Arnon Rieger (on right) of East Falmouth, author of Israel's Downfall, is heading for Israel this week to celebrate two major events in his life. May 14 is the 60th anniversary of the founding of Israel-Arnon Rieger was there-and May 15 is the 50th reunion of his high-school graduation class from the kibbutz, Mishmar Ha'amek, translated as Guardian of the Valley.
Paradoxically, Arnon, an Israeli Jew who came to America in 1964, was introduced to me by an Israeli Arab. As our talks progressed--about America, Israel, and the history of the world in general--I found that, like me, Arnon is an engineer who attended my alma mater, Worcester Polytechnic Institute, for a year while working for General Electric. I then discovered that Arnon also was the innovator of the subjects of several NASA Tech Briefs, over 1,000 of which I had written for NASA (but not Arnon's) over a period of 17 years. So in a way, we have crossed paths before, but not at the same time.
Arnon is one of our foremost experts on American-Israeli relationships and the author of several books on the subject. He considers the nation of Israel to be in greater peril than it realizes because of lack of leadership both in the United States and in Israel. He believes the United States and the international community enable the Arab nations to enjoy a "win-win, lose-win" situation. The US pressures Israel to give up any territory it may have legally occupied in a war initiated by its Arab neighbors and "prevents Israel from crushing terrorism."
A little democracy surrounded by a billion enemies
Rieger says that Israel is "located in an 8,800 square mile area surrounded by 300 million Arabs and 1.5 billion Muslims, all of whom do not recognize its existence and view it as an affront to the Muslim world that should be uprooted from the region."
"They can never lose any territory to the Israelis," says Rieger of the surrounding Arab states. "Even if they lose it in a war, the United States will force Israel to retreat." Rieger says only in the 1967 Six-Day War were the Israelis "allowed" to keep the territories that they occupied because America was deeply involved in Vietnam at the time.
Rieger also criticizes the United States and the international community of condoning "the Arabs' point of view that Israel is occupying the Palestinian territory of the West Bank and the Gaza Strip. The fact is that there never was a Palestinian state. When the UN resolution of 1947 declared both a Jewish and an Arab state in Palestine, the Arabs immediately rejected it and initiated military hostilities." Within hours of declaring its independence, the newborn state of Israel, with a population of just 600,000, was invaded by five Arab armies bent on its extermination.
◆ ◆ ◆ ◆
● WHAT NEEDS TO BE DONE
Answer these from the article about Arnon Rieger above:
(a) Which kibbutz was Rieger's high-school graduation class from?
(b) In what year did Rieger come to America?
(c) What population did the newborn state of Israel have when five Arab armies invaded it?

Dataset rows
◆ ◆ ◆ ◆
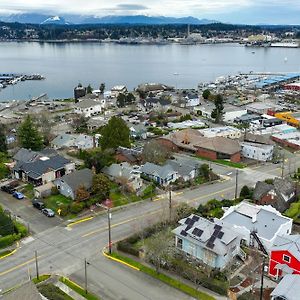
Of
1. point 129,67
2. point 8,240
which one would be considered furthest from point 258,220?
point 129,67

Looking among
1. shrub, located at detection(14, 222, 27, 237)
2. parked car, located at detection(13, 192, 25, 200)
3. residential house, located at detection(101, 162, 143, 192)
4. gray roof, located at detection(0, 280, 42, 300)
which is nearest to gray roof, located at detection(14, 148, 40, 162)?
parked car, located at detection(13, 192, 25, 200)

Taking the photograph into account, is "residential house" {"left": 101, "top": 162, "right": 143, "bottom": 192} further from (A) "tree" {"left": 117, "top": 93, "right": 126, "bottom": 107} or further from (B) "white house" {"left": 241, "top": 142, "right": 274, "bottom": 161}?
(A) "tree" {"left": 117, "top": 93, "right": 126, "bottom": 107}

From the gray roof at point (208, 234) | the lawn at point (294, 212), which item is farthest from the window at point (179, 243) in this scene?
the lawn at point (294, 212)

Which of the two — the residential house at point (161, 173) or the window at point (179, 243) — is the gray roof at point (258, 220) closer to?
the window at point (179, 243)

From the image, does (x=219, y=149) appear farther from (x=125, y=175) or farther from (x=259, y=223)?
(x=259, y=223)

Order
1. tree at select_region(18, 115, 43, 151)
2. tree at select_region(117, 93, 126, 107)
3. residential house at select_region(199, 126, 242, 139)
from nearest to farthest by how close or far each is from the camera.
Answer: tree at select_region(18, 115, 43, 151)
residential house at select_region(199, 126, 242, 139)
tree at select_region(117, 93, 126, 107)
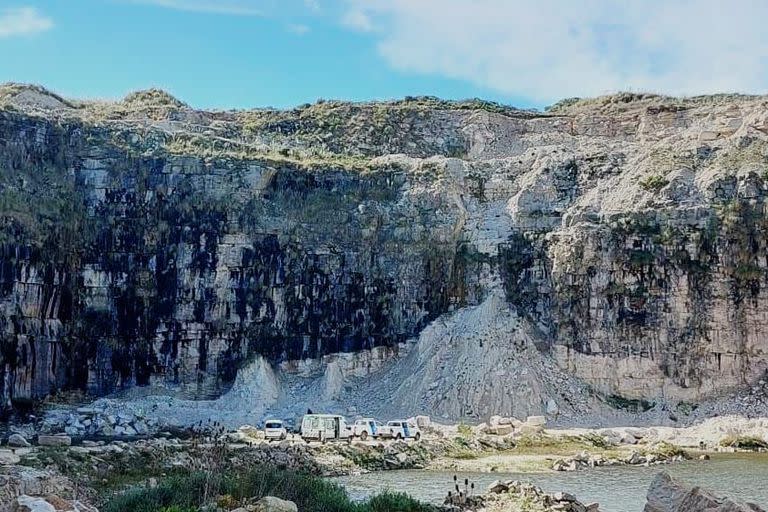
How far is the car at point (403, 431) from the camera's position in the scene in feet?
121

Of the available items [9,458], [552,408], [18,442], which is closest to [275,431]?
[18,442]

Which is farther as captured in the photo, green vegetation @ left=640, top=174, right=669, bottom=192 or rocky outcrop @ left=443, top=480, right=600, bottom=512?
green vegetation @ left=640, top=174, right=669, bottom=192

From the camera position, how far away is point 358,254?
2067 inches

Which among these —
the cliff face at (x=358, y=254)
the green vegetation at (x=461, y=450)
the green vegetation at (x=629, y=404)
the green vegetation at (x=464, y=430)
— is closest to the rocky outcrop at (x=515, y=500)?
the green vegetation at (x=461, y=450)

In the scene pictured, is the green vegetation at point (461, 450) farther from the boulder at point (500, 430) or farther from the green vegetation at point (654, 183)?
the green vegetation at point (654, 183)

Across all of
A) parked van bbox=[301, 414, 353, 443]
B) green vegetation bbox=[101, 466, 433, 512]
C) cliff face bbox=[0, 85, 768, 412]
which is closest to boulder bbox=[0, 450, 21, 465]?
green vegetation bbox=[101, 466, 433, 512]

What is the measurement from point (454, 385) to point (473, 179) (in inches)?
620

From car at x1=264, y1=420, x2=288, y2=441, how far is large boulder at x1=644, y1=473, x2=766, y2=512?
21.7m

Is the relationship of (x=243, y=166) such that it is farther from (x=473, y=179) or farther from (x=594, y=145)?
(x=594, y=145)

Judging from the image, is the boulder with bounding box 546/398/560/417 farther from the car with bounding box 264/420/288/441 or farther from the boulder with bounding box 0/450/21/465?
the boulder with bounding box 0/450/21/465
◆ ◆ ◆ ◆
● ANSWER IN FULL
(a) Mishmar Ha'amek
(b) 1964
(c) 600,000